Much as I didn’t want to, I felt sorry for Terhurne. Nobody in the law enforcement business is without flaw. For all his arrogance, he seemed a reasonably competent sheriff to me.
On a soft spring night like that one, people should have been out for a stroll, not packed into that mean little room watching a man like Terhurne humiliated.
Rafferty, I assumed, was hoping that Terhurne would be forced to resign on the spot. Or to say something so arrogant or stupid that Rafferty would win the election.
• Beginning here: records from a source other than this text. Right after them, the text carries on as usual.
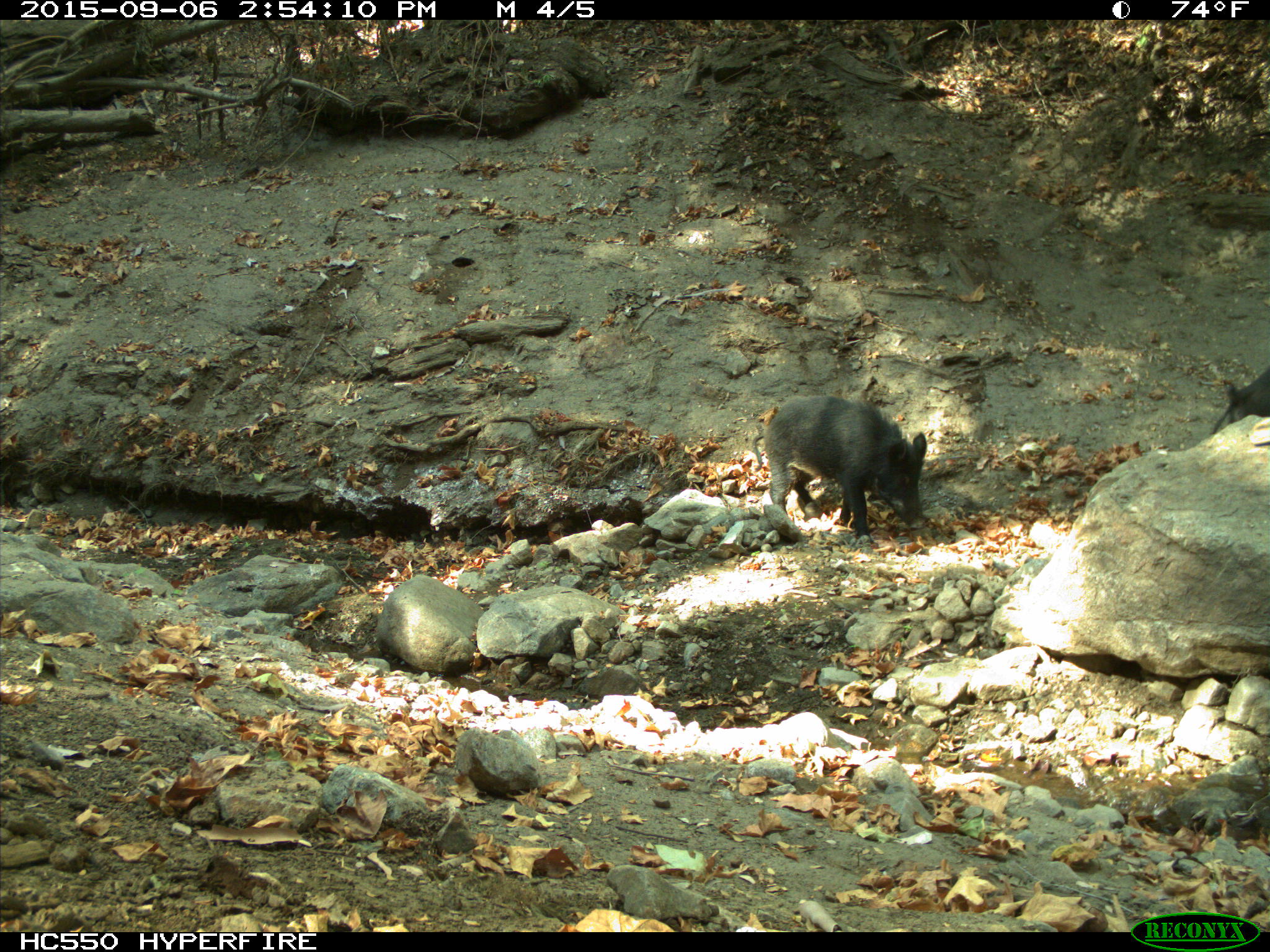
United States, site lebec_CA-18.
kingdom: Animalia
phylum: Chordata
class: Mammalia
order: Artiodactyla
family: Suidae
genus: Sus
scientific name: Sus scrofa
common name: wild boar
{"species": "Sus scrofa (wild boar)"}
He’d prepared them well. A full hour went by. Terhurne looked more and more beleaguered until he finally said, somewhat pathetically, “I saved your dog from drowning, Mrs. Whitman, don’t that mean anything?”
“Saved a dog from drowning!” somebody laughed. “He’s a regular good Samaritan.”
An elderly man stood up and said, “I think we owe you an apology for this evening, Sheriff. Rafferty back there put a lot of people up to makin’ fun of you tonight. But I just come because I think maybe it’s time we had ourselves a new sheriff, that’s all. I think you done a real good job, Sheriff Terhurne, but with this young gal getting killed right in the jail and your nephew—Well, four, five years ago you wouldn’t have hired your nephew. You woulda been smarter than that. It’s a matter of judgment. Any time a man hires a relative in a public position like you got—well, that’s just askin’ for trouble.” His arthritic hands came together almost in prayer. “So what I’m proposing here—and I don’t give a hang if Rafferty likes it or not—is that the town council gives you a bonus of $500 and then gives a monthly stipend for your retirement. This town owes you a lot—” He turned then and cast a scolding eye on his fellow townsmen. Even Rafferty looked embarrassed by the trick he’d tried to pull there at that gathering. “And I plan to bring it up tomorrow at the official town council meeting.”